**TASK INSTRUCTIONS**. Could you write out the records in the stretch from the line containing "Villa in El" through the line containing "Auro | Ultra-weiches" again, replacing "Eyeglasses" with "Sunglasses" and leaving everything else unchanged?

**EXTRACTED INFORMATION**.
______________________________
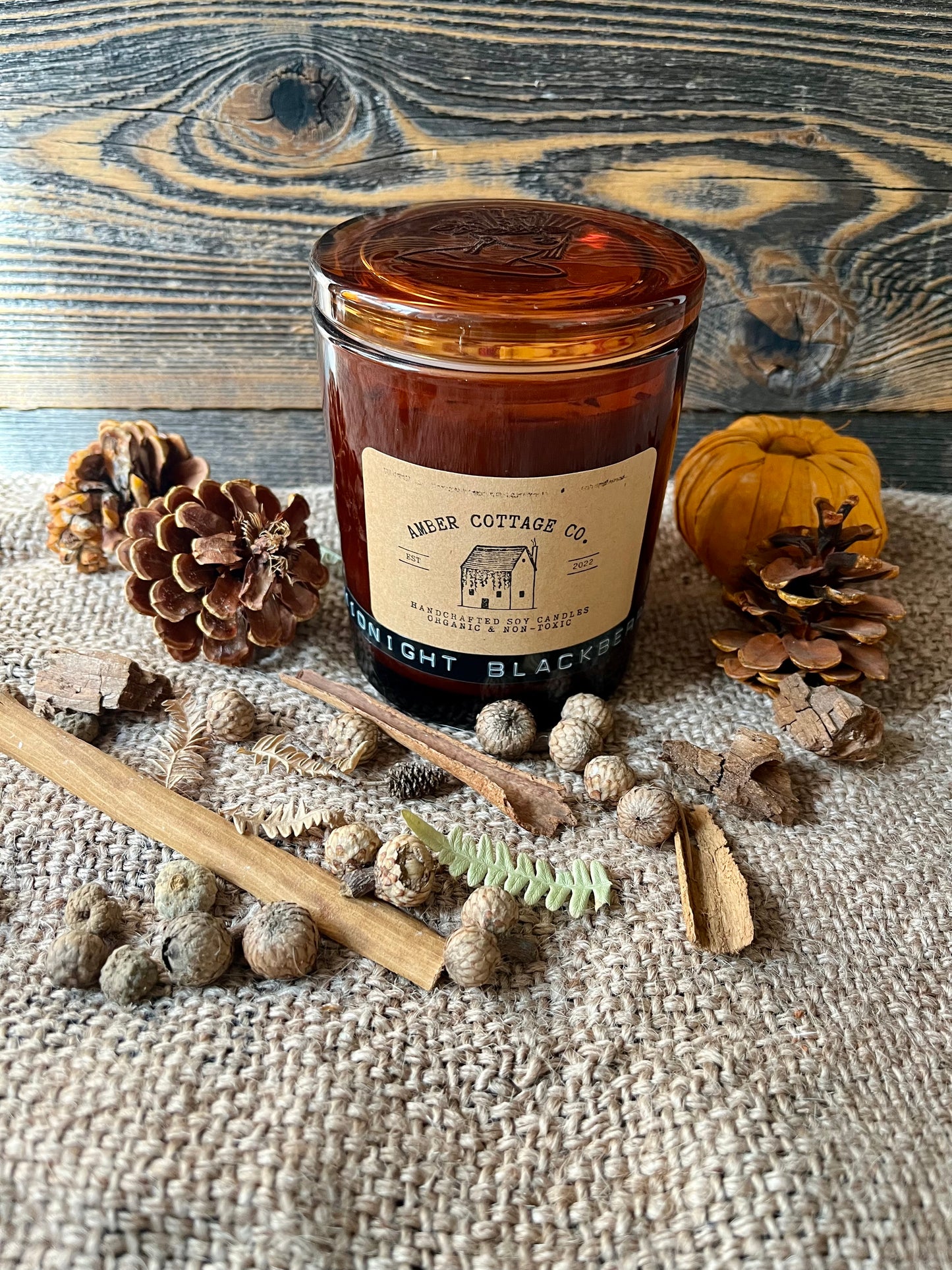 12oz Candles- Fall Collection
______________________________
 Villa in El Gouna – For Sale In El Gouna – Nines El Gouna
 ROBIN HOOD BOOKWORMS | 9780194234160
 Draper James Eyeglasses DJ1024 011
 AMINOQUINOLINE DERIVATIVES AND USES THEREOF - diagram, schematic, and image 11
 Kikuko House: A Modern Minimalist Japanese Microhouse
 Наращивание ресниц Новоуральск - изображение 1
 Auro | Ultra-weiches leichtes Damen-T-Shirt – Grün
______________________________
**EXERCISE OUTPUT**.
 Villa in El Gouna – For Sale In El Gouna – Nines El Gouna
 ROBIN HOOD BOOKWORMS | 9780194234160
 Draper James Sunglasses DJ1024 011
 AMINOQUINOLINE DERIVATIVES AND USES THEREOF - diagram, schematic, and image 11
 Kikuko House: A Modern Minimalist Japanese Microhouse
 Наращивание ресниц Новоуральск - изображение 1
 Auro | Ultra-weiches leichtes Damen-T-Shirt – Grün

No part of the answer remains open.